Mosca è accusata dall’Intelligence Community, che ha raccolto provo evidenti come quelle uscite sui media e contenute in un report dell’Nsa, di due generi di attacchi informatici: con uno ha cercato direttamente di inserirsi nei software per il voto (e secondo le informazioni di Bloomberg la penetrazione di quest’operazione è superiore a quel che si pensa); con un altro ha colpito i democratici, diffondendo comunicazioni riservati sottratte ai membri del partito e dello staff di Hillary 2016, da cui sono nate diverse informazioni alterate – costruite e rilanciate da siti pro-russi in una vera e propria campagna di diffamazione per denigrare la candidata dem.

IL PACCHETTO

Il pacchetto votato (che è stato collegato a un provvedimento contro l’Iran, colpevole di continuare con la proliferazione dei missili balistici), oltre ad applicare nuove sanzioni contro strutture militari che passano armi al governo siriano e a quelle dell’intelligence russa che hanno compiuto i cyber attacchi, definisce un limite legislativo allo Studio Ovale, permettendo al Congresso di valutare eventuali decisioni del presidente sull’abolizione o l’alleggerimento delle sanzioni stesse. Essendo il Senato a maggioranza repubblicana, è evidente che si tratta di una restrizione che il partito ha imposto alla presidenza. Da sottolineare che l’azione bipartisan arriva in un momento in cui la polarizzazione politica è piuttosto avvelenata, con la collaborazione parlamentare ai minimi, dopo che la Casa Bianca ha spinto i repubblicani all’abrogazione dell’Obamacare senza alcun dialogo con i democratici, e i democratici che vedono la presidenza Trump come la peggiore delle iatture possibili.

— ESERCIZI DA SVOLGERE —
1. Nel testo sulle sanzioni contro la Russia, a quale provvedimento è stato collegato il pacchetto votato?
2. Prosegua il testo sulle sanzioni contro la Russia a partire dall'ultima frase riportata.
Le righe riportate di seguito non hanno alcun legame con il testo.

— I DATI —
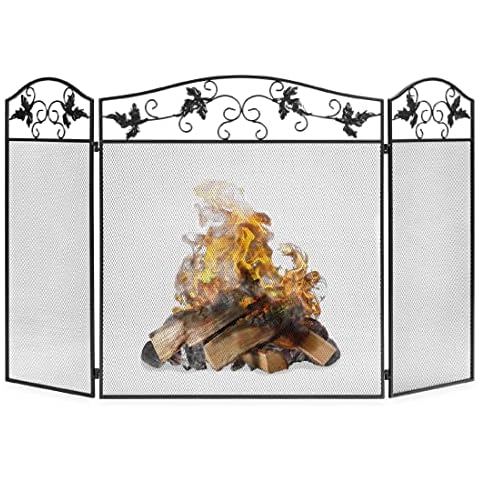 AH® Handcrafted Wrought Iron Fireplace Screen Cover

— RISPOSTE PER ESERCIZIO —
1. A un provvedimento contro l'Iran, colpevole di continuare con la proliferazione dei missili balistici.

2.
IL VALORE POLITICO

È fondamentale mettere il Congresso come “arbitro finale” su queste decisioni, ha spiegato il leader della minoranza dem Chuck Schumer, visto che l’amministrazione sembra “piuttosto ansiosa” di allentare la presa su Mosca; Schumer, insieme a Ben Cardin del Maryland, ha guidato i democratici verso un’azione dura contro la Russia, scrive Politico. Il segretario di Stato Rex Tillerson, nonostante abbia sottolineato l’importanza di punire la Russia, non ha appoggiato il decreto e ha chiesto una legislazione più morbida, che soprattutto permette al presidente di gestire le sanzioni in funzione dei rapporti che si stanno creando con il Cremlino. Si pensa che la Camera, che ha posizioni più aperte verso Mosca e soprattutto più trumpiane, possa cambiare le cose, diluendo la legge prima che passi alla firma del presidente – che dovrebbe tuttavia non porre il veto, vista la larga maggioranza con cui è passato e per evitare polemiche in aggiunta alla complicata situazione in cui si trova il Russiagate.